あの日にまだ縋ってる
「理央!」
手を掴まれる。そのまま抱き込まれて、俺の喉から細い悲鳴が出た。鉄の味がして、むせこんだ。
「落ち着いて。大丈夫だから」
フェロモンが俺の体を包んだ。あたたかくて、目を見開く。背中を擦られて、涙が頬にばたばたと散った――散ったのがわかった。ひゅ、と狂ってた呼吸が、誰かに代わられたみたいに落ち着きだす。
「そう。ゆっくり息をして」
大丈夫。
何度も繰り返されて、俺は体を震わせた。目の前の体に縋ろうとして、自分の指先が、血まみれなのに気づいた。
何で。
じわじわと走り出す痛みさえ、体に染み込んでくるフェロモンで痺れる。
けほっと俺は咳をして、自分の胸の中の嵐が、静かに収まったのがわかった。
微かなさざなみを残して、恐慌は静まった。
「よかった……」
ささやきが体越しに響いた。小さな呟きだったけど、心の底から安堵したみたいに、温かい声だった。引っ張られるように、涙があとから伝う。慰めるように、背を撫でられた。
……瀧?
俺はそこでようやく、俺を抱きしめてるのが、瀧だと理解しだした。
本当に――瀧が?
どうして?
人がやってきてた。先生が、俺を見て呆れたように息をついた。
「まったく。何してるの」
佐保ちゃんが、後ろですごく冷たい目で俺を睨んでるのが見えた。俺は呆然としてたけど、顔が耐え難いくらいぐちゃぐちゃなのに気づいた。顔が涙で引きつってる。

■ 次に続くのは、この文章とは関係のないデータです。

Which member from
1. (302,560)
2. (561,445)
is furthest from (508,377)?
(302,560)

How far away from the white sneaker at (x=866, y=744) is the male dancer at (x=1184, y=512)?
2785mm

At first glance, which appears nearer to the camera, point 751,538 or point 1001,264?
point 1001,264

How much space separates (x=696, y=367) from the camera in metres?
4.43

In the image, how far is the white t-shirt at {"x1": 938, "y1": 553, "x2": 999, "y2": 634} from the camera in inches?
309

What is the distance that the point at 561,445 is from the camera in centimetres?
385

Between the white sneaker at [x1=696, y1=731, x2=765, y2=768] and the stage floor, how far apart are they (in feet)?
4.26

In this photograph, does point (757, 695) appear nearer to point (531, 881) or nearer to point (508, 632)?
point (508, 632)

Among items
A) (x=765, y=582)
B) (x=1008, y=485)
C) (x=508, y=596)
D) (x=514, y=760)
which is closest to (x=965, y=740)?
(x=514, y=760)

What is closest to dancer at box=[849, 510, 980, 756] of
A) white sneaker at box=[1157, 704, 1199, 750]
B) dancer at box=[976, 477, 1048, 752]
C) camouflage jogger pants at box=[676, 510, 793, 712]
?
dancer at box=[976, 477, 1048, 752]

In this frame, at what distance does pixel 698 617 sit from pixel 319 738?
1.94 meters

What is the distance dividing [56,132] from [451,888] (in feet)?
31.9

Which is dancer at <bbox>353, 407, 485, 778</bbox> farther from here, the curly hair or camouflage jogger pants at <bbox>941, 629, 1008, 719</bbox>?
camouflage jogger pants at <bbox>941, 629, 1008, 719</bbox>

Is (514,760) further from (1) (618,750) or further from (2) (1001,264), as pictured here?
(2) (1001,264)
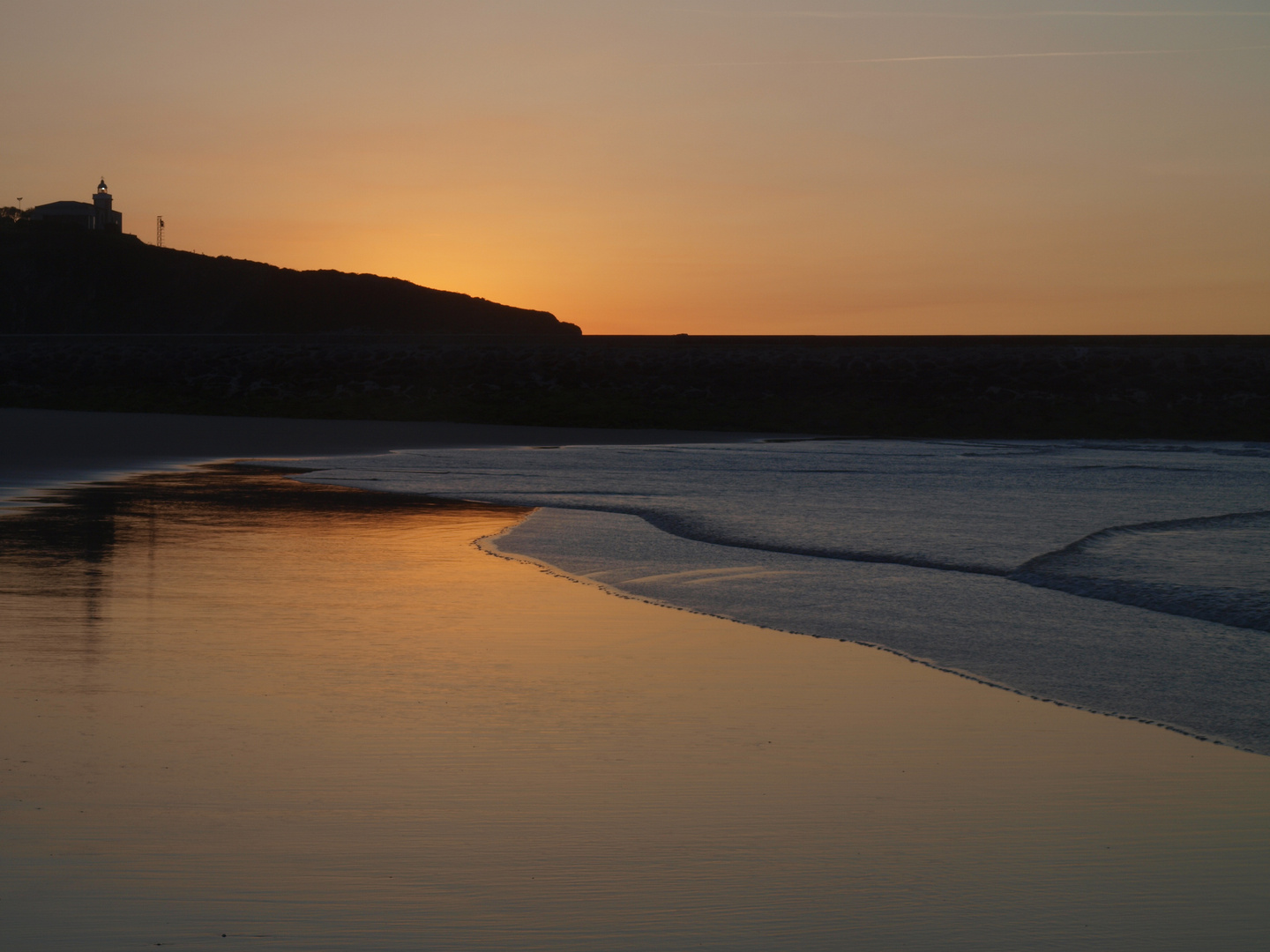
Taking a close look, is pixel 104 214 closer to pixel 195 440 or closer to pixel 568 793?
pixel 195 440

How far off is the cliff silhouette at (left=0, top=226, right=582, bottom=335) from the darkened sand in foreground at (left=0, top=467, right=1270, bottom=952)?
168 meters

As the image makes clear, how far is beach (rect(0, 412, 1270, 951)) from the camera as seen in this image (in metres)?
3.93

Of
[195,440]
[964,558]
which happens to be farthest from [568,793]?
[195,440]

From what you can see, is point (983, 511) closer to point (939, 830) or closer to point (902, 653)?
Result: point (902, 653)

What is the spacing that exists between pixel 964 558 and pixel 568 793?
316 inches

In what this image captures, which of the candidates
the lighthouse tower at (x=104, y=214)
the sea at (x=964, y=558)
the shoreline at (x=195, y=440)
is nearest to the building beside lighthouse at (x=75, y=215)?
the lighthouse tower at (x=104, y=214)

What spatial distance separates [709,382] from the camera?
203 feet

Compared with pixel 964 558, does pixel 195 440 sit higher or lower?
higher

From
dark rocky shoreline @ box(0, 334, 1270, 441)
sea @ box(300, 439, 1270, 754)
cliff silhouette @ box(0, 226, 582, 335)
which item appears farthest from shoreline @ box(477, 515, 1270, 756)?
cliff silhouette @ box(0, 226, 582, 335)

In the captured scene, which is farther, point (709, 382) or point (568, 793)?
point (709, 382)

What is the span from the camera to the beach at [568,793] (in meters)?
3.93

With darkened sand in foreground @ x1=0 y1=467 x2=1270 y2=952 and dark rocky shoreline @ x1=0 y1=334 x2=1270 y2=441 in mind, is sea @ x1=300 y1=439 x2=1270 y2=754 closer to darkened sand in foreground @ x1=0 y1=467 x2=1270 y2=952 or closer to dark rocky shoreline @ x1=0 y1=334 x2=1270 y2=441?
darkened sand in foreground @ x1=0 y1=467 x2=1270 y2=952

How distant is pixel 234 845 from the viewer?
14.4 ft

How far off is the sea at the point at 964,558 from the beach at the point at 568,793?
0.60m
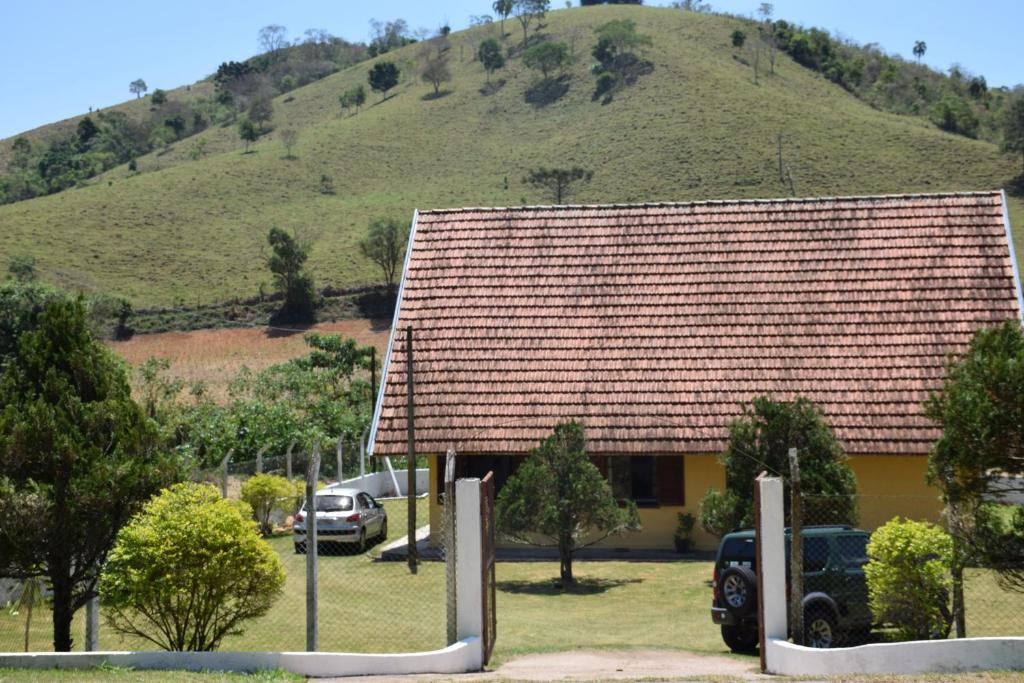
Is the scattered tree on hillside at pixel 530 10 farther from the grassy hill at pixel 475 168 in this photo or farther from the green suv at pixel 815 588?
the green suv at pixel 815 588

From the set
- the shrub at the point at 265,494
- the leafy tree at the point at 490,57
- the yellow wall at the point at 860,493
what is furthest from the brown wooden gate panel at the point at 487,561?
the leafy tree at the point at 490,57

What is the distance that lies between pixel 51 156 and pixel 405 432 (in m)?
117

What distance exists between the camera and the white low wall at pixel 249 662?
11211 mm

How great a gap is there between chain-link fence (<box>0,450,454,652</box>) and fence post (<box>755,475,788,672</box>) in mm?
3071

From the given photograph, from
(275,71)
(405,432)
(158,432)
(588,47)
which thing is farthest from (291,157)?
(158,432)

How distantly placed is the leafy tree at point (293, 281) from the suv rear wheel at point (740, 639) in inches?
2399

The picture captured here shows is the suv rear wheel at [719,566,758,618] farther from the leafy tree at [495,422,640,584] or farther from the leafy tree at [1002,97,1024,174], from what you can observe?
the leafy tree at [1002,97,1024,174]

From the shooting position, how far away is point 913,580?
11766 mm

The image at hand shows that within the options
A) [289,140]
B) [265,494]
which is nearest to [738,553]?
[265,494]

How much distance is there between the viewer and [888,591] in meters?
11.8

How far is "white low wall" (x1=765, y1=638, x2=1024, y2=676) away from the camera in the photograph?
10.7 m

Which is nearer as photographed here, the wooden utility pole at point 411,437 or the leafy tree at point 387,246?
the wooden utility pole at point 411,437

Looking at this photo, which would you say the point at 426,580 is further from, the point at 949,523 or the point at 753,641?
the point at 949,523

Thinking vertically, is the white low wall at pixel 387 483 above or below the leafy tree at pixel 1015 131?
below
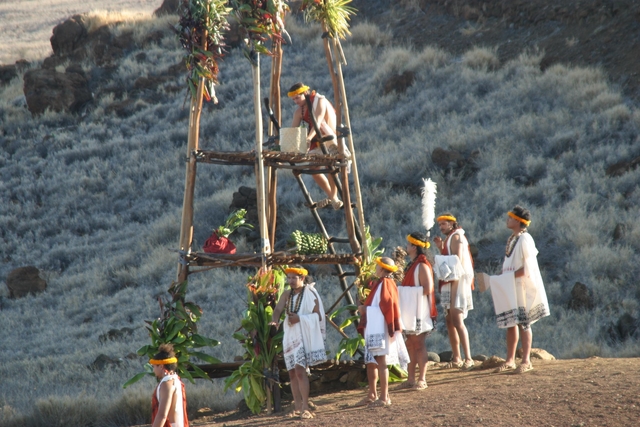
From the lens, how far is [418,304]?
846cm

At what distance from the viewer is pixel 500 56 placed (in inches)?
922

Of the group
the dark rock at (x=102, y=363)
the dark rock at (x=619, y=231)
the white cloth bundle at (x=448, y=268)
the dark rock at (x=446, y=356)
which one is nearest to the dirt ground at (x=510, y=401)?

「放課後だったからよかったけど、もしヒートだったらどうするの。体調管理くらいちゃんとしなさい」
先生の声に、俺は「はい」と頷いた。不良みたいな俺は、先生には信用されない。
先生はうんざりしたみたいに、無茶苦茶になったベッドを見てた。「平気なのよね?」と念を押すように言われて、俺は頷く。先生が呆れたように、ため息をついた。
帰らなきゃ。体に力を込めた。
「そんな言い方ないでしょう」
空気を裂くように、低い声が割って入った。瀧だった。俺は目を見開く。
瀧は、立とうとした俺を押し留めながら、芯のある声で、続けた。
「こんなになってるのに、何で理央が責められるんですか。救護室に入れなかったのは先生ですよね」
何を言ってるのか、一瞬わからなくて、ぽかんとしてしまう。見上げると、瀧の顔は凄く怒っていた。
「ちょうど満室だったのよ。そんな……」
「だったら尚更、理央のせいじゃないでしょう」
「あのね、
瀧のプレッシャーに、先生が弱り切り、黙り込んだ。
「瀧くん、駄目だよ!」
佐保ちゃんが、身を乗り出した。俺のことをにらみつける。
「救護室は限りがあるから、先生も具合の悪い子から選別しなきゃいけないの。仕方ないんだよ」
佐保ちゃんの言葉に、先生も頷く。
知ってる。でもオメガは、救護室以外で寝ると顰蹙買う。だからオメガは、できる限り先生に気に入られようとするんだ。
「すいませんでした。俺、帰ります」
ベッドとか、片付けてったほうがいいんだろうけど、これ以上いるほうがよくないのはわかる。
「離してくれ」
俺は瀧の胸を腕で押した。けど、全然離れなくて、戸惑う。見上げたら、瀧がすごく悲しい顔をして、俺を見てた。
「あの……」
離してともう一度言うと、頑なに首を振られる。俺は困惑した。
この人、本当に瀧なのか?
別人みたい――ちがう、昔の瀧みたいだ。
昔は俺がちょっと辛い顔をしただけで、俺より辛そうにして、ずっと抱きしめてくれたっけ。
『理央ちゃん、大丈夫だよ』
過去の光景が頭に浮かんで、苦しくなった。
涙がまた零れる。瀧に見せたくなくて、伏せた。どこか茫然と、俺は泣いてた。
思考を放棄したかったのかもしれない。